In occasione della Retrospettiva uscirà inoltre un volume di Bernard Eisenschitz, storico del cinema, edito da Les éditions de l’Œil, che, grazie alla ricchezza dei documenti esaminati, proporrà un nuovo approccio all’opera sirkiana:

“Douglas Sirk è stato un autore completo sin dal suo memorabile lavoro teatrale a Brema e Lipsia – racconta Eisenschitz – concluso con lo scandalo organizzato dai nazisti alla sua creazione dell’opera di Kurt Weill Silbersee. Sotto il Terzo Reich, ha realizzato, senza nessun compromesso, cinque film notevoli e ha scoperto la grande cantante e attrice Zarah Leander, prima di fuggire dalla Germania nazista. A Hollywood, ha avuto un percorso artistico solitario, individuale e diversificato, che lo ha portato ai suoi celeberrimi grandi melodrammi”.

La Retrospettiva è organizzata dal Locarno Film Festival in partenariato con la Cinémathèque suisse e la Cinémathèque française, e la collaborazione di numerosi archivi internazionali.
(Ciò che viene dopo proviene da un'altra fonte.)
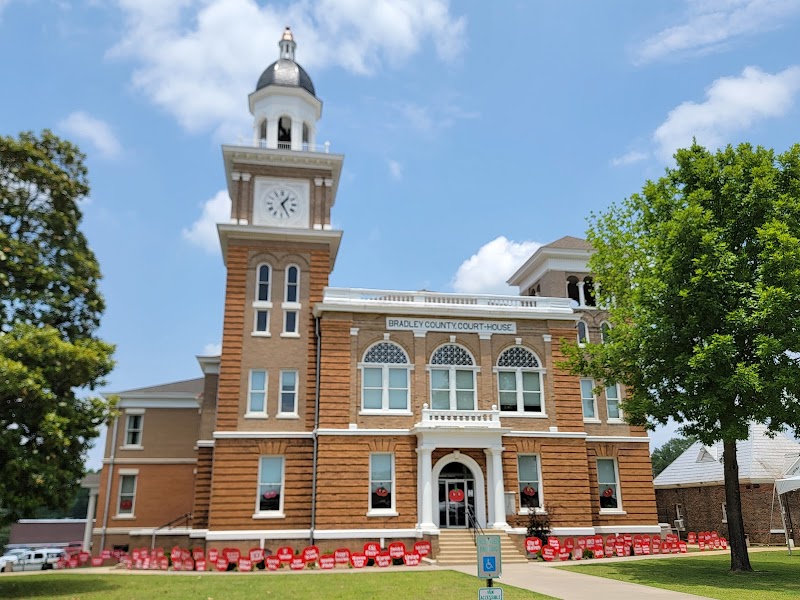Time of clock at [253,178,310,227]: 1:25
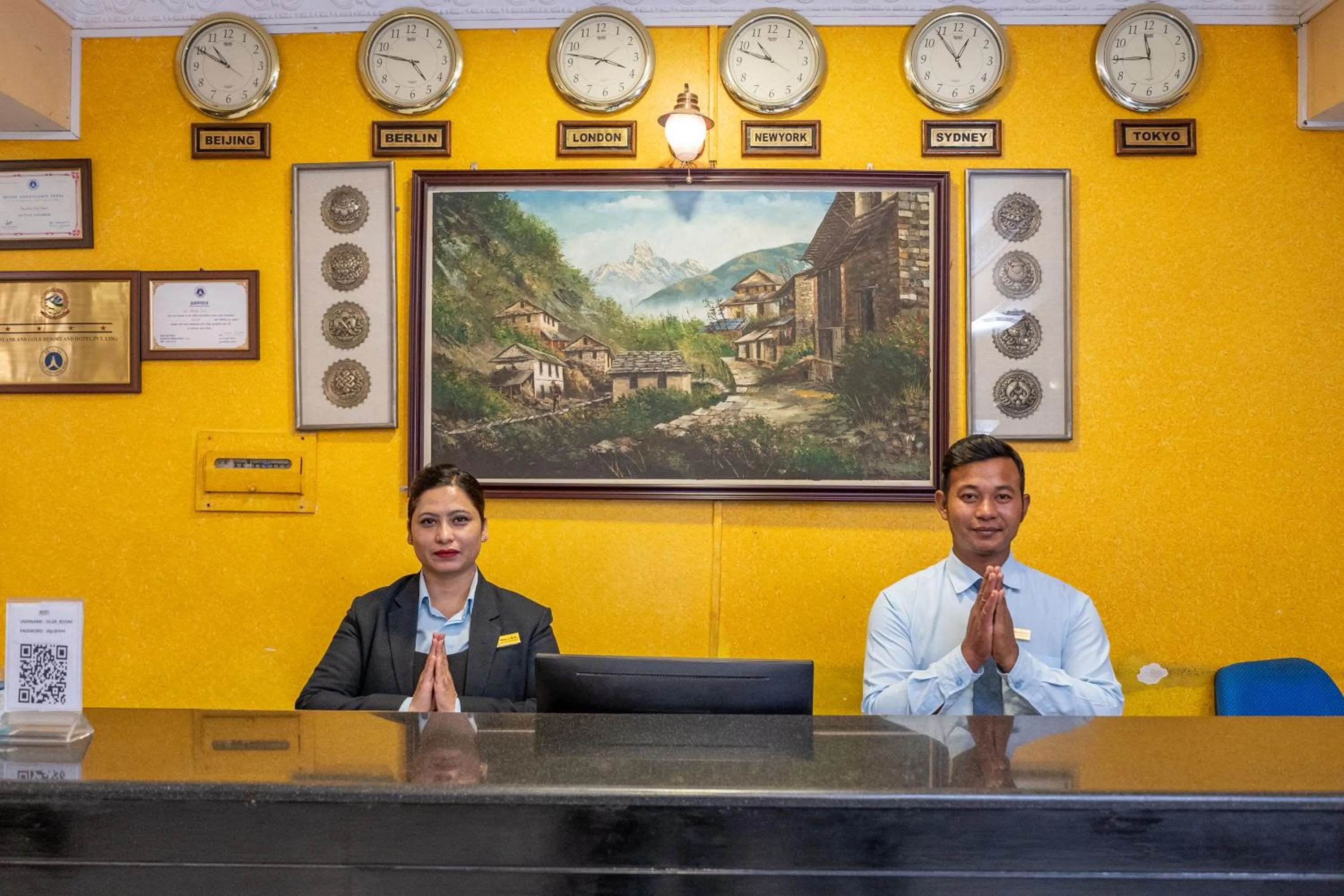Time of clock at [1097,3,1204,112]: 11:44
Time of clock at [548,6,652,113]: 3:47
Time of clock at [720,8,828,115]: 10:48
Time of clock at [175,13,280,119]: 10:50
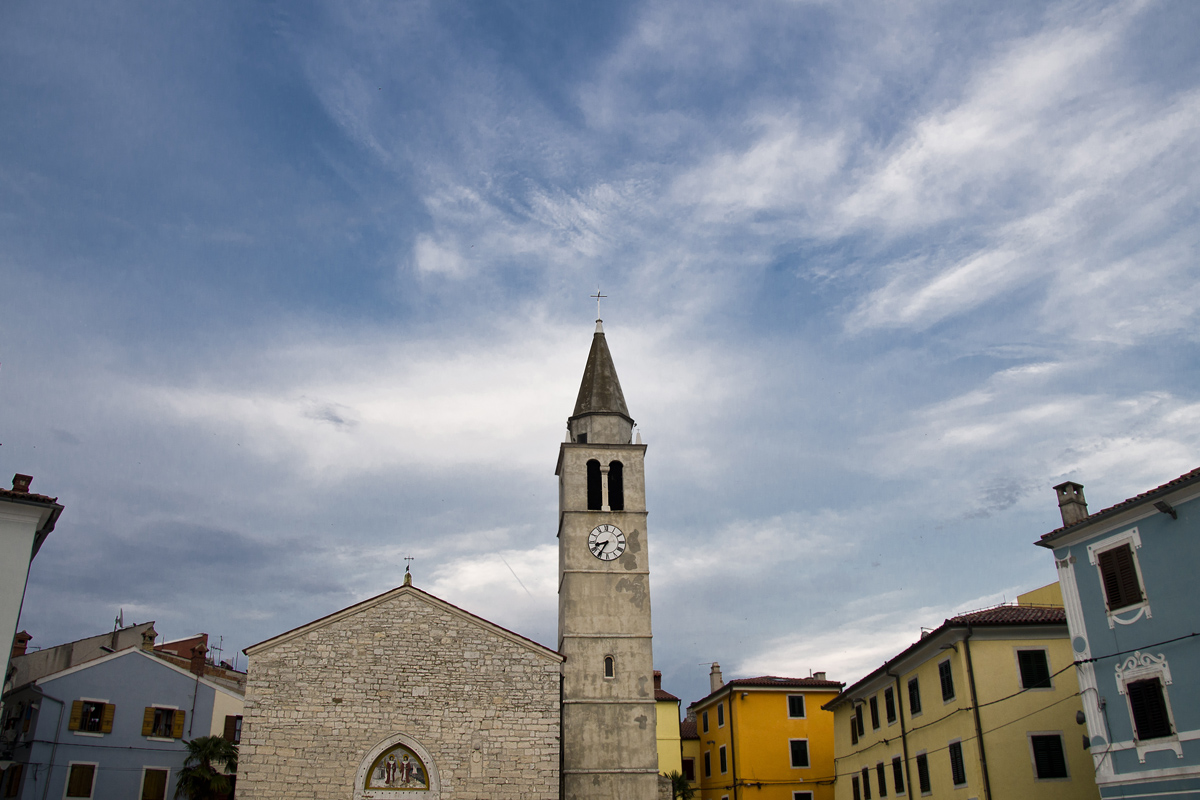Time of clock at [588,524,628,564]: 8:35
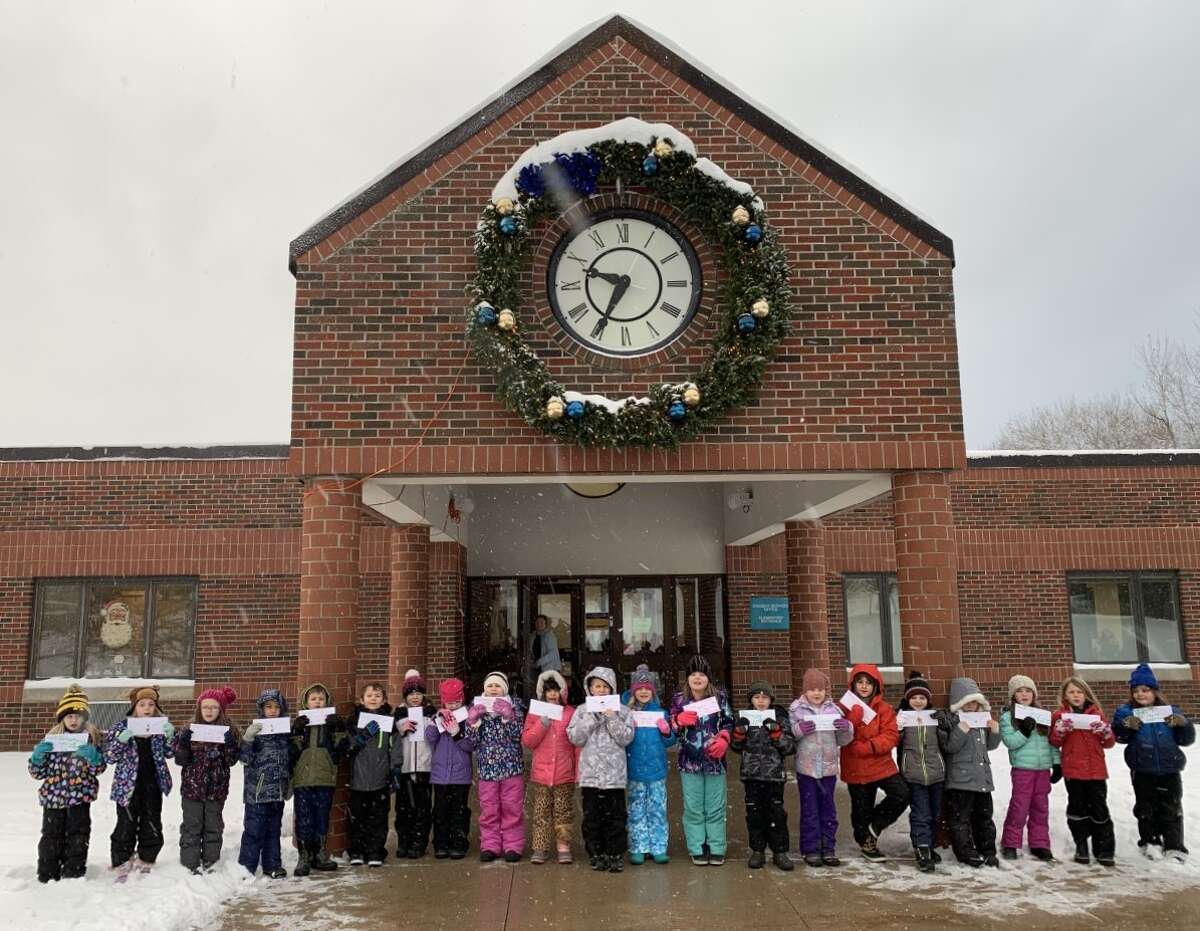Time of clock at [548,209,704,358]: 9:34
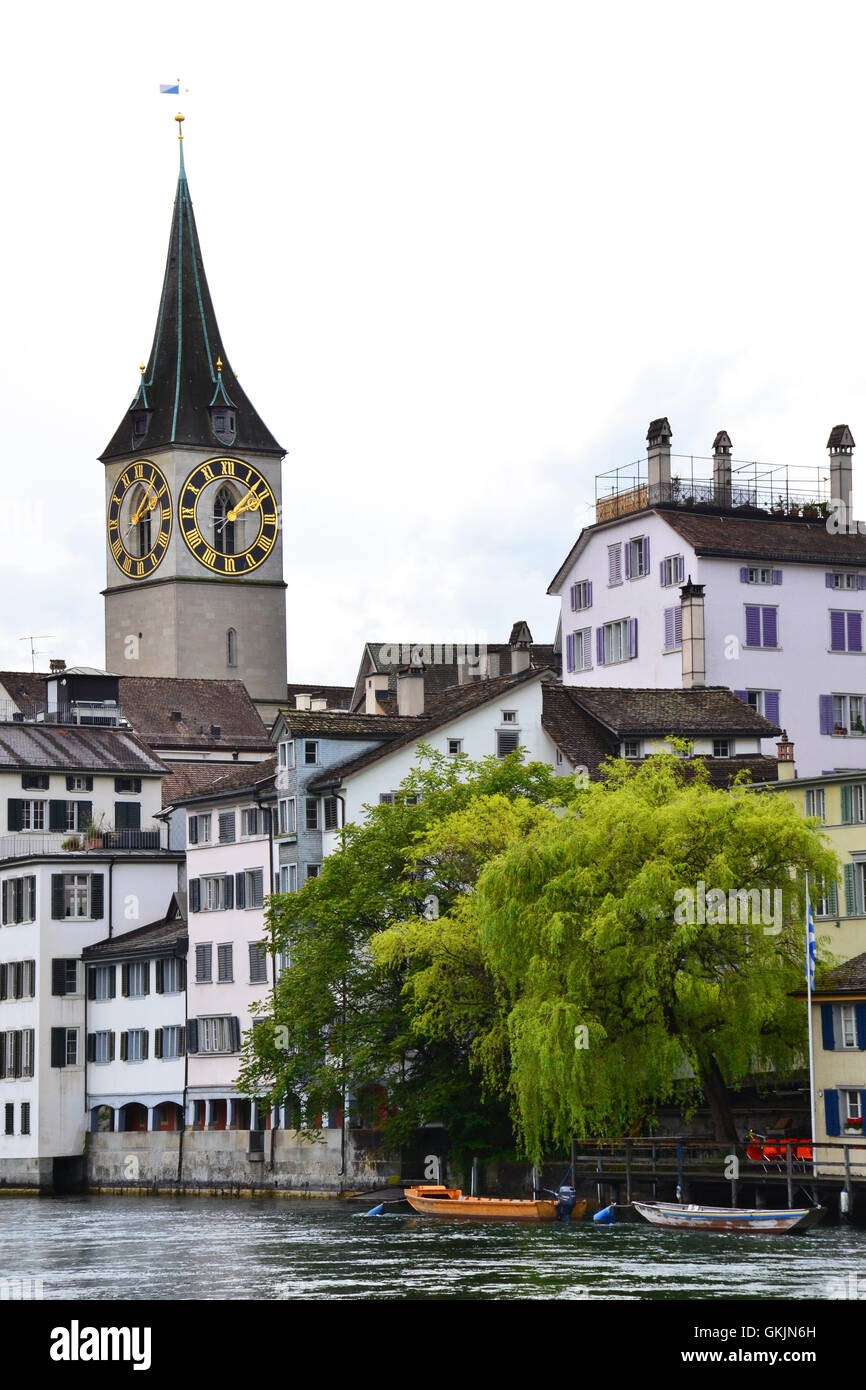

Il progetto vede inoltre coinvolte prestigiose istituzioni svizzere e internazionali che assicureranno una circuitazione che farà viaggiare la Retrospettiva dopo la fine dell’edizione. La Retrospettiva integrale dedicata a Douglas Sirk sarà presentata alla Cinémathèque française a partire dal 31 agosto 2022 (per maggior informazioni cinematheque.fr).

Douglas Sirk – Biografia

Detlef Sierck, questo il suo vero nome (Amburgo, 1897 – Lugano, 1987), dopo aver trascorso l’infanzia ad Amburgo e in Danimarca, paese da cui provenivano i genitori, si dedicò al teatro in Germania. In seguito, venne assunto dalla Universum Film AG (UFA), esordendo nel lungometraggio con April, April! (1935), e realizzando poi Schlussakkord (Final Accord, 1936) e La Habanera (1937). In fuga dalla Germania nazista, come molti altri registi europei, si fece notare con Hitler’s Madman (1943) e Summer Storm (1944). Da qui si divise fra thriller e commedie, con incursioni sporadiche in altri generi, come il western (Taza, Son of Cochise, 1954). Negli Stati Uniti assunse il nome di Douglas Sirk e dall’inizio degli anni Cinquanta lavorò sotto contratto alla Universal. Nel 1953, All I Desire aprì il grande ciclo di melodrammi – che include titoli come Magnificent Obsession (1954), All That Heaven Allows (1955), Written on the Wind (1956) e Imitation of Life (1959) – che conquistarono anche alcuni critici europei, grazie alla loro capacità di esplorare la società statunitense tramite uno sguardo antirealista, un’assoluta raffinatezza estetica e un’inedita sensibilità femminista. Al suo ritorno in Europa, Sirk si stabilì in Svizzera, a Lugano, riprendendo la sua attività teatrale in Germania e insegnando alla Hochschule für Film und Fernsehen (HFFM) di Monaco dove supervisionò la realizzazione di tre cortometraggi.